Une écriture cinématographique soignée
C’est le 3ème long métrage de fiction du réalisateur polonais Jan Komasa (39 ans), mais le seul distribué en France. C’est une œuvre forte dont le titre original (plus près de la réalité du film) est « Corpus Christi » (le Corps du Christ). La religion catholique, si prégnante dans la société polonaise, est abordée, dans le dernier opus de ce réalisateur, sous un angle particulier : Daniel jeune homme isolé, tourmenté, violent, a-t-il une véritable vocation religieuse contrariée (du fait de son passé), ou est-il seulement attiré par le désir pervers de plaire, d’être reconnu, admis dans une communauté ? Certes, ce n’est pas un saint, mais de nombreux saints chrétiens ne l’étaient pas avant d’être béatifiés : on ne naît pas saint, on le devient. Daniel en soutane, au visage émacié, aux yeux clairs, perçants, au corps noueux, christique en quelque sorte, fascine les habitants du village.
Les villageois quant à eux vivent un drame qui les divise…
Par son attitude, l’usurpateur provoque dans ce microcosme des turbulences autour de la foi, du mensonge, du pouvoir politique et économique (le maire est le patron de la scierie), du rapport de classes. Les fidèles réunis dans l’église, ou ailleurs, par Daniel, vrai/faux prêtre, se « bonifient » à son contact, sous ses homélies.
L’écriture cinématographique de « La Communion » est très soignée sur le plan visuel : le visage tourmenté de Daniel occupe souvent l’écran en gros plan tant sa face inquiète, aux yeux fureteurs, est le paysage des émotions qui le submergent.
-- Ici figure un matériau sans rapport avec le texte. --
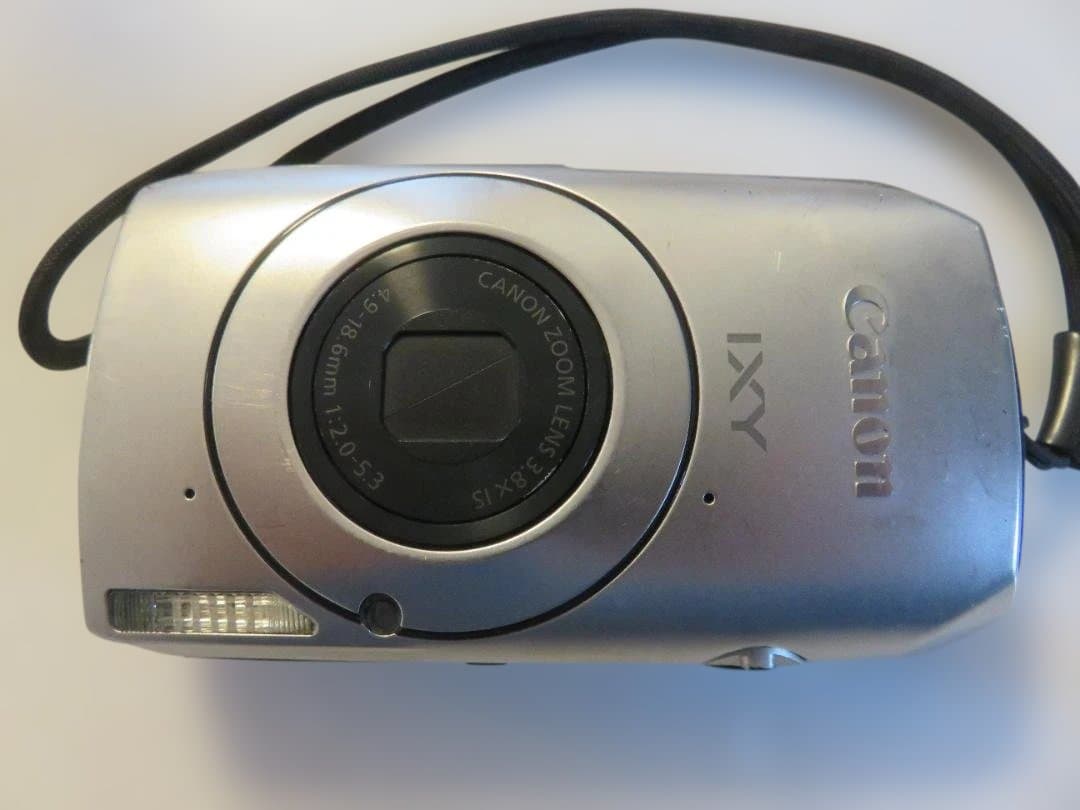 Canon IXY 30S コンパクトデジタルカメラ シルバー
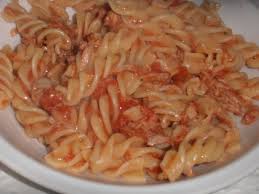 Fusilli Au Thon Et A La Tomates La Cuisine De Marie Recettes De Cuisine Fusilli Tomates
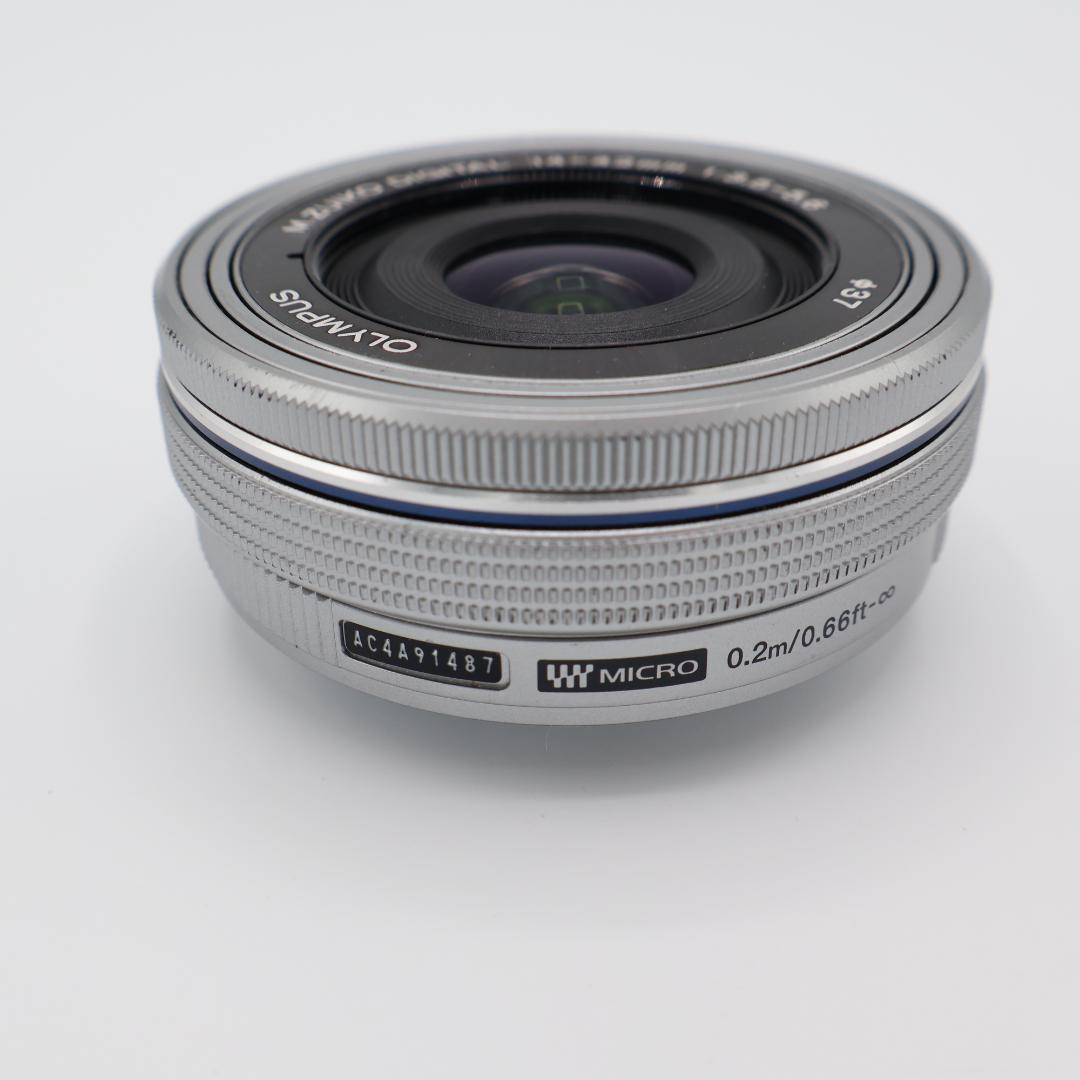 ❤️オリンパス 電動パンケーキズームレンズ❤️シルバー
Le jeu compulsif du jeune acteur Bartosz Bielenia (Daniel) se déploie en une large palette de sentiments qui se lit, au sens littéral, sur tout son physique : a demi dénudé ou en soutane et col romain. Il exsude une présence étonnante en symbiose avec le personnage complexe qu’il incarne. C’est une composition magistrale qui nous rappelle celle des grands acteurs polonais du passé : Zbigniew Cybulski (1927/1967), Daniel Olbrychski, Wojciech Pszoniak pour ne citer qu’eux.
La Communion est un film fiévreux, indispensable, dans la veine Dostoïevskienne, qui ne peut laisser indifférent les spectateurs (croyants ou non croyants). Ce film a été révélé à la dernière Mostra de Venise dans la section Venice Days.